Page excerpt:
========================================
Public sector – Corporate leadership

(This is the FIRST in a series of TWO articles on the above subject).

All over the world, the business sector places great emphasis on Corporate leadership par excellence. The world’s business leaders are men picked for the astute vision, intelligence, integrity, knowledge and the capacity to lead by example. More and more, we see that the selection process is getting discriminating and exacting. Even Jardine Mathieson, which is the role model company for the saga “Nobel House”, has picked a 38-year American business executive to over-see a multi-billion dollar empire whose top leadership (TAI-PANS) have previously been drawn from the Kesswick family for the last 150 years.

One of the major reasons for the failure of the public sector Corporations all over the Third World has been the failure of management drawn from the bureaucracy. You cannot take a man used to years of playing safe and put him charge of a business house where every transaction is liable to be a calculated risk. It is neither fair to the man or the Corporate entity that he is put in charge of. Delay in decision making, which is supposed to be a bureaucratic strongpoint, is the perfect anti-thesis for a commercial unit. According to normal bureaucratic modus operandi, he cannot afford to make a wrong commercial decision and as such he plays safe, and in playing safe wrecks the basis of enterprise, which is the hallmark of commercial success.

One cannot disagree with the PPP’s sweeping nationalisation in 1972 considering that things had reached a stage where a group of “robber barons” were completely ruling the roost, having monopolised industry and commerce within a stagnant group of 2 dozen families. Something had to give and the result was a swing of the pendulum to the other extreme rampant nationalisation.
========================================
Challenge: According to the article on corporate leadership, for which qualities are the world's business leaders picked? The material after this is separate from the article on corporate leadership.

Data segment:
========================================
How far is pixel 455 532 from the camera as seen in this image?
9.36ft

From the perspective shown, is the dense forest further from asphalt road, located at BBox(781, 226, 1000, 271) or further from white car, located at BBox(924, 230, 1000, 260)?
========================================
Finished task:
- Astute vision
- Intelligence
- Integrity
- Knowledge
- The capacity to lead by example